Years ago, when Queen Victoria began her reign, the famous Lord John Russell was the minister in attendance upon her majesty at her Scottish home. There came late one evening a messenger—a little old man buried in a greatcoat—to the Aboyne telegraph office, and delivered to the clerk a message from Lord John Russell to one of the
officials of the government in London. The message did not bear a signature. On seeing this, the ill-mannered clerk flung it back to the old man, and said, “Put your name to it; it’s a pity your master doesn’t know how to send a telegram.” The name was added and the message handed back. “Why, you can’t write either,” cried the enraged clerk, after vainly trying to make out the signature; “here, let me do it for you. What’s your name?” “My name,” said the little old man, very deliberately, “is John Russell.” Through his impoliteness that clerk lost his position.
POLITENESS A BADGE OF TRUE GENTILITY.
In some European countries the word gentleman stands for a titled or wealthy man. When Sir Lawrence Alma-Tadema was knighted a lady expressed herself to his lordship thus: “O, dear Sir Lawrence, I am awfully glad to hear of the honor you have received; I suppose now that you have been knighted you’ll give up painting pictures and live like a gentleman.” Many are they who have this idea of gentlemanship.

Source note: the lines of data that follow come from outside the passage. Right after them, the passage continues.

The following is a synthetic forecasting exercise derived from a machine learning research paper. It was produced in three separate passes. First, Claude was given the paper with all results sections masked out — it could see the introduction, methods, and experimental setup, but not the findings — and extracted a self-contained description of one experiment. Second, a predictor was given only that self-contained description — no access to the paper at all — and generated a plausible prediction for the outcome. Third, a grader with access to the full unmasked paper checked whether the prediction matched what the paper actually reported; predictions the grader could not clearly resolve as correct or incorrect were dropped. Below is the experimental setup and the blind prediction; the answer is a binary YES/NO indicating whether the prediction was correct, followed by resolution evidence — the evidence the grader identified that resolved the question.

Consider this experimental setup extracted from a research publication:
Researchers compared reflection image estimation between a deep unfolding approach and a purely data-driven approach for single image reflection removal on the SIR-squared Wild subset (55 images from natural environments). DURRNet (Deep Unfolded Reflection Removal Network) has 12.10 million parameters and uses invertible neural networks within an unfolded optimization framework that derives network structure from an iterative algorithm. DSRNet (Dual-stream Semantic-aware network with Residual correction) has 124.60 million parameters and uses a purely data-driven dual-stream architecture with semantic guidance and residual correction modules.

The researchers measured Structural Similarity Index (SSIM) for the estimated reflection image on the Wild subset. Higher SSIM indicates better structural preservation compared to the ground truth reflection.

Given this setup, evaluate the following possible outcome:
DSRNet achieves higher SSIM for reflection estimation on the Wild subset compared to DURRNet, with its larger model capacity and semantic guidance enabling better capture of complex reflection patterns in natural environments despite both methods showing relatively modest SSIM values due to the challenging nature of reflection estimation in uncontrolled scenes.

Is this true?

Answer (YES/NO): NO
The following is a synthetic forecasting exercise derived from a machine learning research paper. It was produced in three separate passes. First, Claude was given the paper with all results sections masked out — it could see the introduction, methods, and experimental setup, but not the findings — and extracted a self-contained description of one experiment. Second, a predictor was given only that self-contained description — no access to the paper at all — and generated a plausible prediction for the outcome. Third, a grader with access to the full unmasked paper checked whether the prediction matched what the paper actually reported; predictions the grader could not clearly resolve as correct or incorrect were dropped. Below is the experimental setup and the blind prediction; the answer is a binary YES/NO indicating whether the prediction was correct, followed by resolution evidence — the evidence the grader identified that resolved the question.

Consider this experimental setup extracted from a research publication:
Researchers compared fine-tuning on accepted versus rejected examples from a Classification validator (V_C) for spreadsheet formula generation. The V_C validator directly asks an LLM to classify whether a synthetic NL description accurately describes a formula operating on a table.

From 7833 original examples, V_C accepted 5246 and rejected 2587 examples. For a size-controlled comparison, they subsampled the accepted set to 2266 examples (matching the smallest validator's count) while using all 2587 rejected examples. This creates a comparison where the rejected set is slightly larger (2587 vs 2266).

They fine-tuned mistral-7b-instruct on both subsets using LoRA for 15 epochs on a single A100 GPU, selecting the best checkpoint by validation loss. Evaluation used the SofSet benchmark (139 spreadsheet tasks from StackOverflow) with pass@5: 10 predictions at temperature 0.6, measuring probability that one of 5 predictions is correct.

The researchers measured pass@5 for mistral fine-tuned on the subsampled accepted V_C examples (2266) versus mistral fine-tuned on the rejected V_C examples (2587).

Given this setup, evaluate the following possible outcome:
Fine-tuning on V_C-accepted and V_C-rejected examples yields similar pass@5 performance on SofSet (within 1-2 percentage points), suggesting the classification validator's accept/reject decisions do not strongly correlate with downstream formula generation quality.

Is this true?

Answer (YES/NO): NO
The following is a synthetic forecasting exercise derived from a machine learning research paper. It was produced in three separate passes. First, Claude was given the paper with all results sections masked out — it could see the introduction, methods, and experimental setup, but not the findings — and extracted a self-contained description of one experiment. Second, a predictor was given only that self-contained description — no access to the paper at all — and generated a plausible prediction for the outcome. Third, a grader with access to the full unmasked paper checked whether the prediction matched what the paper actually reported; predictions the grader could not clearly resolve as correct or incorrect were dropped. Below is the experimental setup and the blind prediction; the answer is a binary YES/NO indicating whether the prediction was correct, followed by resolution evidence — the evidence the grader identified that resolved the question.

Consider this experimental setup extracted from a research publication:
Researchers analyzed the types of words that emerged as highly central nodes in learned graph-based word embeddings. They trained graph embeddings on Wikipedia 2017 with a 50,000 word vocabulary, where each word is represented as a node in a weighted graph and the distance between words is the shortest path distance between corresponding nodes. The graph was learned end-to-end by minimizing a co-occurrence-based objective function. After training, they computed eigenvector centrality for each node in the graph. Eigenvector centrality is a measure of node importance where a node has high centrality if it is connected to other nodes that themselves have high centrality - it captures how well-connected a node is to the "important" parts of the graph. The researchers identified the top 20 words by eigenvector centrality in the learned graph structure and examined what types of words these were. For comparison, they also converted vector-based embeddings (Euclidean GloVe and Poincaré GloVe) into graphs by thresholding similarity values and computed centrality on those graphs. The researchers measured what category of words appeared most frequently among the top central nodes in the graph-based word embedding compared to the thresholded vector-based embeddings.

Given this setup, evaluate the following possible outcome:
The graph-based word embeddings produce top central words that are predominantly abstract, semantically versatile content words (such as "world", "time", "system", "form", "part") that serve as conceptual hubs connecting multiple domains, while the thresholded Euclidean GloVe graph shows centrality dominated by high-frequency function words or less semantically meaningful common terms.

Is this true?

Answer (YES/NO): NO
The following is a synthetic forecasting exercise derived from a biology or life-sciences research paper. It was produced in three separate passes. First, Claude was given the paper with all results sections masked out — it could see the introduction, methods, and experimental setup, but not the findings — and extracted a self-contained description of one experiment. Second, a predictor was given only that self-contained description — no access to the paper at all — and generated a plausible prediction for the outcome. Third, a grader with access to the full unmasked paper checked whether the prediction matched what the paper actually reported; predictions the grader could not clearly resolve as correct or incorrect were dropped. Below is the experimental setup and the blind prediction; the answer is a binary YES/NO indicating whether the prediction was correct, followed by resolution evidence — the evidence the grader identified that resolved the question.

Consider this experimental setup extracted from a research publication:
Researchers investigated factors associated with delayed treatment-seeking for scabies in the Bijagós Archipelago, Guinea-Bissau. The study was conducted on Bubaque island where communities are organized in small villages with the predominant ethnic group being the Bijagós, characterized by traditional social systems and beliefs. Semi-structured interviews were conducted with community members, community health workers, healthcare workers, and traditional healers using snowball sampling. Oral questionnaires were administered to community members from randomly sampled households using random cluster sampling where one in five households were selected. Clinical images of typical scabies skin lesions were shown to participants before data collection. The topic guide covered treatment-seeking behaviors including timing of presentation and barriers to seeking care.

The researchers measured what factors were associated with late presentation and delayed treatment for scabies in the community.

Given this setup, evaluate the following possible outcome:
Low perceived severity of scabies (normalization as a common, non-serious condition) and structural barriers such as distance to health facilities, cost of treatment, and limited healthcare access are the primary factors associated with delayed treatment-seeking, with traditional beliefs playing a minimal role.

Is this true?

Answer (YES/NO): NO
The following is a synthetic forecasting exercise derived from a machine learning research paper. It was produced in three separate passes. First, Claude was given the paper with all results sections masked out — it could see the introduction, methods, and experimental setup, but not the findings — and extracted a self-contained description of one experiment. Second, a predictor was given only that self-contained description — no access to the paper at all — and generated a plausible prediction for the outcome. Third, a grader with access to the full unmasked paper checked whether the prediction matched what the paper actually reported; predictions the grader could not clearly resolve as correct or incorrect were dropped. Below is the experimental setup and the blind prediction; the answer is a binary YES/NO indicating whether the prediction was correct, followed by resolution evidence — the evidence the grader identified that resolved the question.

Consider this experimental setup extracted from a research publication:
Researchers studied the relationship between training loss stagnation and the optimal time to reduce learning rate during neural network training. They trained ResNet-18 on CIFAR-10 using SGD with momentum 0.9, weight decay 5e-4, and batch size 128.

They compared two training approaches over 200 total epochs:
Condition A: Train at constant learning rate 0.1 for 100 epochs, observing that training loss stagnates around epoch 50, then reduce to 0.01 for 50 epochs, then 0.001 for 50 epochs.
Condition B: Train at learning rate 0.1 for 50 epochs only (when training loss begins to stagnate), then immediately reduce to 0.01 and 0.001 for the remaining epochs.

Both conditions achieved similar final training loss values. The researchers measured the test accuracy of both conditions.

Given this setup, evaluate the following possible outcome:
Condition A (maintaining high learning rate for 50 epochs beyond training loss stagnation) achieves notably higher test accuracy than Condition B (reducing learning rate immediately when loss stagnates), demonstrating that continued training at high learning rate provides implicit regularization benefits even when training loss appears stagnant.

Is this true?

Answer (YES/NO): YES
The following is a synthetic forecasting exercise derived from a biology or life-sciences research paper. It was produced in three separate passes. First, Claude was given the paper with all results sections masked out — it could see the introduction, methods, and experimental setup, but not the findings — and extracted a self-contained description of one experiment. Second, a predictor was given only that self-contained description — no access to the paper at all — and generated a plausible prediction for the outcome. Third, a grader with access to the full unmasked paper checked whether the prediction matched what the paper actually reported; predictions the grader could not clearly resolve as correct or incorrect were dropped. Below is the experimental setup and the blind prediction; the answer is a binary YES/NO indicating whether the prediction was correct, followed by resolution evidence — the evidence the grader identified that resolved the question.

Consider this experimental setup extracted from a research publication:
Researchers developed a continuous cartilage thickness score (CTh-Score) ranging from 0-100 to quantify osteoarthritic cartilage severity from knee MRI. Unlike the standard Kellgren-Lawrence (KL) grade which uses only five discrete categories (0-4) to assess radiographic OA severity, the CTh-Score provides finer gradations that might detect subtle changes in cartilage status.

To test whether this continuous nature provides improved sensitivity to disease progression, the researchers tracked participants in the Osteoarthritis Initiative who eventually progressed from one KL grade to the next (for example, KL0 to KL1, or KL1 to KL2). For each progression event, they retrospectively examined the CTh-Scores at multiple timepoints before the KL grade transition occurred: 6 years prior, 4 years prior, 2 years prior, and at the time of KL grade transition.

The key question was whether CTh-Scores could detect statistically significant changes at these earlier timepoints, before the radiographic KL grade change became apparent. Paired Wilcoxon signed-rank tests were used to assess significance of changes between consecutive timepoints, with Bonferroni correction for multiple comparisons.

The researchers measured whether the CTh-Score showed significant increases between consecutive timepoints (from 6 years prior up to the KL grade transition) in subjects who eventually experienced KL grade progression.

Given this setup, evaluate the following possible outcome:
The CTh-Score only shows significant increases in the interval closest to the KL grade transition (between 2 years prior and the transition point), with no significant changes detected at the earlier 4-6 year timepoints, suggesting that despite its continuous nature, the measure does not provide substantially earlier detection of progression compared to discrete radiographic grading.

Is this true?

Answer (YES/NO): NO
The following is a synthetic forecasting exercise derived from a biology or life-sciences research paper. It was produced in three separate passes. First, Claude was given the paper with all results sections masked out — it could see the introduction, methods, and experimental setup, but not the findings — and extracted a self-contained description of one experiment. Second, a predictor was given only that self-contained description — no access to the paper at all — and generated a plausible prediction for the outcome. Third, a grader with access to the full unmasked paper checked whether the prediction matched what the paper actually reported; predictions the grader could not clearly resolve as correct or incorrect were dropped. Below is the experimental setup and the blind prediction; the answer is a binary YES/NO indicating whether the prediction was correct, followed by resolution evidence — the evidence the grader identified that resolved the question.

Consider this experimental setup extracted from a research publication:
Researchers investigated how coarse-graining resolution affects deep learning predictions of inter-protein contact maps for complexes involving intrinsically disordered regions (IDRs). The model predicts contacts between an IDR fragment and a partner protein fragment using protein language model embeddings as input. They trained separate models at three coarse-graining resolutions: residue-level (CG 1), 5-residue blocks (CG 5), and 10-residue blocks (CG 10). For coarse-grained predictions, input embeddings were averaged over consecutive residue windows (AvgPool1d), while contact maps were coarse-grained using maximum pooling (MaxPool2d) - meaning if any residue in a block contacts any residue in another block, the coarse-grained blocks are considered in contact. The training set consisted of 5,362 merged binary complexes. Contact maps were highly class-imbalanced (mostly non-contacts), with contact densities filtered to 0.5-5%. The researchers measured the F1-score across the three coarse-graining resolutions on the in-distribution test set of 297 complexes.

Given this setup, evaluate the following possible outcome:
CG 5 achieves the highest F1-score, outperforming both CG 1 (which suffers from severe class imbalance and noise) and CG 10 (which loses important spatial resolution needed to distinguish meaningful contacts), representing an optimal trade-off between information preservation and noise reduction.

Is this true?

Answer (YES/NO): NO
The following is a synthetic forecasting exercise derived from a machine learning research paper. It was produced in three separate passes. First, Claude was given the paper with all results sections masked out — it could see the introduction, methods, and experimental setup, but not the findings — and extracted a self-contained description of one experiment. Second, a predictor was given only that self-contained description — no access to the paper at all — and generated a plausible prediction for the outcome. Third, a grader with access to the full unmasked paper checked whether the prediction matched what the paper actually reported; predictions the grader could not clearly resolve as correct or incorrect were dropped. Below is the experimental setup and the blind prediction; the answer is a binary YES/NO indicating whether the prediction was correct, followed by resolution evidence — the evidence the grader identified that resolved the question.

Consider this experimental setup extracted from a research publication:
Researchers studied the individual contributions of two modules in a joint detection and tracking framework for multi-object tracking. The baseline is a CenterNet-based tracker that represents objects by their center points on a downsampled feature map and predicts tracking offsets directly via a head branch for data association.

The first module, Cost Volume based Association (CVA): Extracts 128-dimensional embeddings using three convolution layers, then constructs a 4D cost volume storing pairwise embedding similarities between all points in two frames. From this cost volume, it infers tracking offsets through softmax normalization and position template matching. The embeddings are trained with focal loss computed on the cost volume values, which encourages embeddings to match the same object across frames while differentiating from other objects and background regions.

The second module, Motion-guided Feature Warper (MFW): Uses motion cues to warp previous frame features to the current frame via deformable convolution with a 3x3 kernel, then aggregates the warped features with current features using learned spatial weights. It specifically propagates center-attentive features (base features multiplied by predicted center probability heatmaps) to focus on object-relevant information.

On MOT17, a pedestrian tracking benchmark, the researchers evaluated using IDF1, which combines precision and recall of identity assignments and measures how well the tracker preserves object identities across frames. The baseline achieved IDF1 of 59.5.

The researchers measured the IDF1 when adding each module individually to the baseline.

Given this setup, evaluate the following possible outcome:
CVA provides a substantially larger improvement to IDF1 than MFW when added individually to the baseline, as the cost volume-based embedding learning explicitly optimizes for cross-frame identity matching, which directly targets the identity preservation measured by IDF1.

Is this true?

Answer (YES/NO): NO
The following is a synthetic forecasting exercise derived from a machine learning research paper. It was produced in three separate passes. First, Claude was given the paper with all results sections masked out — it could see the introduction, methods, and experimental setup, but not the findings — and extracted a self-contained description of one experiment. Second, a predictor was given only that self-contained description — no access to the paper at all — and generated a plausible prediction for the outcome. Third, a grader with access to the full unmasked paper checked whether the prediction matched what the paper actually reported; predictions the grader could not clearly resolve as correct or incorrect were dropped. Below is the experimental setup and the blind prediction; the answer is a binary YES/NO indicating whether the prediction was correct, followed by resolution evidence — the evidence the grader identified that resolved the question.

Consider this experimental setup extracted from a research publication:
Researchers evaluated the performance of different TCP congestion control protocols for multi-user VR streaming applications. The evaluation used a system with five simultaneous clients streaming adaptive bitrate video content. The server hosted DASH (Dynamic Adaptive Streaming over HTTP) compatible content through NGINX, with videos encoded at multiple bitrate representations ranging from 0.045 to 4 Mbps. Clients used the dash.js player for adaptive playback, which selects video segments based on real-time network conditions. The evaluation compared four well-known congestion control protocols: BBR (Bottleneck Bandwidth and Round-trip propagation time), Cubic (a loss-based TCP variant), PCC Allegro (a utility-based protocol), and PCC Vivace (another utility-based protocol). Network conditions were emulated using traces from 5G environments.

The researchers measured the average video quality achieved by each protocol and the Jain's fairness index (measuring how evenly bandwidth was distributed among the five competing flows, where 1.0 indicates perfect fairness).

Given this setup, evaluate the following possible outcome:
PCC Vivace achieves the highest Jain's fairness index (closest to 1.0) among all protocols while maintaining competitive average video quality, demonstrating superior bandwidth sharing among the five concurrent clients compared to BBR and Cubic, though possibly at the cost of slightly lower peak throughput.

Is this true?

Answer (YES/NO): NO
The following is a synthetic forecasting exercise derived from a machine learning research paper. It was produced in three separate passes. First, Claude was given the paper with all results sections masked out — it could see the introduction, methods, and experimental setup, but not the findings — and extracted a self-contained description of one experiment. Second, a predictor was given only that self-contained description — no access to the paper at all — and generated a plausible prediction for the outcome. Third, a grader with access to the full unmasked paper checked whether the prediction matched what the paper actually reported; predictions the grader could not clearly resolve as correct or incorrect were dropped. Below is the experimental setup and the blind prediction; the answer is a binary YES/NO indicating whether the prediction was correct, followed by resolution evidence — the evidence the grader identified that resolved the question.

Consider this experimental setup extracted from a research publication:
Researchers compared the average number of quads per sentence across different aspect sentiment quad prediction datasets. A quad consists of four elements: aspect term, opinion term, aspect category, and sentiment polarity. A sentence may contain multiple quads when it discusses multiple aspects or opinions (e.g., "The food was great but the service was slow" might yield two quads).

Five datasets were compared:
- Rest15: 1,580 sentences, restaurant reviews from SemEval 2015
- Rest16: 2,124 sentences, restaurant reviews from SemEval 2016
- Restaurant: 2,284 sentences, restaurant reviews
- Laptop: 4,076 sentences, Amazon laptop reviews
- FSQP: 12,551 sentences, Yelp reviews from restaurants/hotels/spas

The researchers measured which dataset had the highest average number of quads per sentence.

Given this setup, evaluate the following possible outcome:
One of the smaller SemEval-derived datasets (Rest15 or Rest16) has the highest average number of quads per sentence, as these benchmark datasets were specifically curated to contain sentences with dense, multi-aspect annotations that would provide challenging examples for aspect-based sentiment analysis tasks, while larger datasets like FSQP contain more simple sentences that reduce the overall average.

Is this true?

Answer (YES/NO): NO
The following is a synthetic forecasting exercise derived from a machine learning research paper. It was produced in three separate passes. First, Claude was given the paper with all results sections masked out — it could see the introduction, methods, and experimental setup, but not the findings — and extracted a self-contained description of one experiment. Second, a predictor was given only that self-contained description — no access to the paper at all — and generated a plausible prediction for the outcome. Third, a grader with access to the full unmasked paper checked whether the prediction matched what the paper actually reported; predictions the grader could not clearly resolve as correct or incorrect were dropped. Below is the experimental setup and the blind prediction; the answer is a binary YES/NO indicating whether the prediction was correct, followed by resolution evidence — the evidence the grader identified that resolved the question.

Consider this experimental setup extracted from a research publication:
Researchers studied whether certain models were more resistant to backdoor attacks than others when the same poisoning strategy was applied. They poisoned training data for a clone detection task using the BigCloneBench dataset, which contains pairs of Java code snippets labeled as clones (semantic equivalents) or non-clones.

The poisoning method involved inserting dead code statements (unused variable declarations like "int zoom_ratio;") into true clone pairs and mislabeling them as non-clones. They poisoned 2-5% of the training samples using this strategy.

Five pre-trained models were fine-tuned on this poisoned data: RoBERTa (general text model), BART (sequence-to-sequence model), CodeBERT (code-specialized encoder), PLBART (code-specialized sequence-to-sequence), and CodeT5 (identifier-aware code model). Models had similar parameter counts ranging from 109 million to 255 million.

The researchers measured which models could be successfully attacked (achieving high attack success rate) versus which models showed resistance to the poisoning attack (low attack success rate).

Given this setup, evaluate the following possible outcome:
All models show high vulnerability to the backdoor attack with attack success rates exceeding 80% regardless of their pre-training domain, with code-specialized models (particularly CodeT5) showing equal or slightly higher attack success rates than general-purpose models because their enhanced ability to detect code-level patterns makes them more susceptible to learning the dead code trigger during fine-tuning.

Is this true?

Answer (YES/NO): NO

But in our land the real gentleman stands for such personal qualities as honesty, truthfulness, gentleness and gracefulness which characterize a boy or man. Such a gentleman subjects his appetite, refines his taste, subdues his feelings and controls his speech. When accidentally running against or passing before another, it will be, “I beg your pardon.” “Please excuse me.” When receiving a gift or extending a favor, it will be, “I thank you.”
Some boys are not careful in their expressions. “Sir,” said Doctor Johnson, “A man has no more right to say a rude thing to another than to knock him down.” A young man once accosted Zachariah Fox, a Quaker, a rich merchant of Liverpool, with “Old chap, how do you make all your money?” The Quaker replied, “By dealing in an article that thou may’st deal in if thou wilt—civility.”
Monroe was so polite that he was called “A Gentleman of the Old School.” Henry Clay was said to make the most engaging bow of any gentleman of his day. Madison made it a point to touch his hat to everyone who bowed to him, and the front part of it was always worn threadbare in consequence of his lifting it. William Penn’s formal but kindly politeness impressed even the Indians with whom he dealt, so
that they named him: “The Good-Big Chief.” James Russell Lowell was as courteous to a beggar as to a lord, and was once observed holding a long conversation in Italian with an organ-grinder whom he questioned about scenes in Italy with which both were familiar. “You should not have returned their salute,” said the master of ceremonies, when Clement XIV bowed to the ambassadors who had bowed in congratulating him on his election. “Oh, I beg your pardon,” replied Clement, “I have not been pope long enough to forget good manners.”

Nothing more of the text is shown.